I get granules from Possums landscape supply


----------



## Zoysialawnnut (Apr 24, 2018)

Just wondering....what is PGR?


----------



## ABC123 (Jul 14, 2017)

What type did you apply?


----------



## wardconnor (Mar 25, 2017)

I applied PGR and liquid humate a week ago. See my video labeled "lawn care product haul" for where I got it.

I actually apply granular and liquid. I figure the more the better.


----------



## SGrabs33 (Feb 13, 2017)

Zoysialawnnut said:


> Just wondering....what is PGR?


PGR :thumbup:


----------



## gatormac2112 (Sep 14, 2017)

wardconnor said:


> I applied PGR and liquid humate a week ago. See my video labeled "lawn care product haul" for where I got it.
> 
> I actually apply granular and liquid. I figure the more the better.


I'll check it out, thanks!


----------



## gatormac2112 (Sep 14, 2017)

ABC123 said:


> What type did you apply?


If you mean PGR, I applied T-Nex


----------



## drlushin (May 24, 2017)

I was just teading the label yesterday. Here is what I read on the T-Nex

Watering-in is not necessary for activation of Quali-Pro® T-Nex®.


----------



## gatormac2112 (Sep 14, 2017)

drlushin said:


> I was just teading the label yesterday. Here is what I read on the T-Nex
> 
> Watering-in is not necessary for activation of Quali-Pro® T-Nex®.

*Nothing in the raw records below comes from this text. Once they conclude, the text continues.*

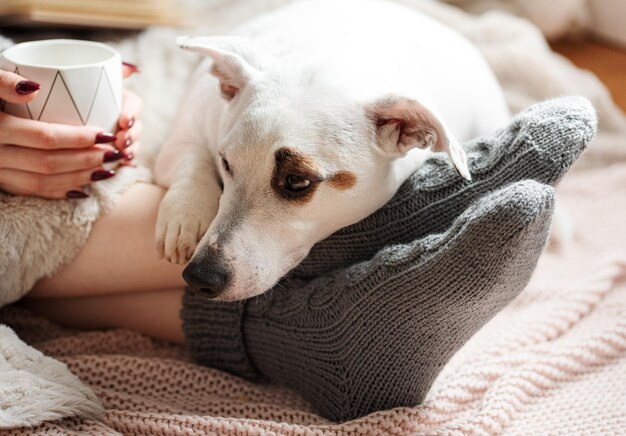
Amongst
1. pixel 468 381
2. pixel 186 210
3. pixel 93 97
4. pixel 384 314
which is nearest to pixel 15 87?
pixel 93 97

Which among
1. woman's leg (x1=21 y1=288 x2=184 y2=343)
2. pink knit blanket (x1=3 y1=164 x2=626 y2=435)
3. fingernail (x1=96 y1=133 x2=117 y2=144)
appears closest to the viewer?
pink knit blanket (x1=3 y1=164 x2=626 y2=435)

I don't have a label, but I suppose I could have just googled it :lol:


----------



## drlushin (May 24, 2017)

I hope it didn't sound like I was being rude. Please know that wasn't my intention.

I just so happened to be wondering the same thing yesterday. Funny thing is I have a label, but I just always google everything instead of getting bottle out to tead label... How did people survive & learn w/o the internet?


----------



## gatormac2112 (Sep 14, 2017)

drlushin said:


> I hope it didn't sound like I was being rude. Please know that wasn't my intention.
> 
> I just so happened to be wondering the same thing yesterday. Funny thing is I have a label, but I just always google everything instead of getting bottle out to tead label... How did people survive & learn w/o the internet?


No offense taken :thumbup:

If it weren't for this forum I wouldn't have a clue how to care for my lawn!


----------



## Colonel K0rn (Jul 4, 2017)

gatormac2112 said:


> drlushin said:
> 
> 
> > I hope it didn't sound like I was being rude. Please know that wasn't my intention.
> ...


And I would have thought people were crazy when I see them live streaming themselves shovelling tons of sand on their lawn and "smothering" their grass. :lol:


----------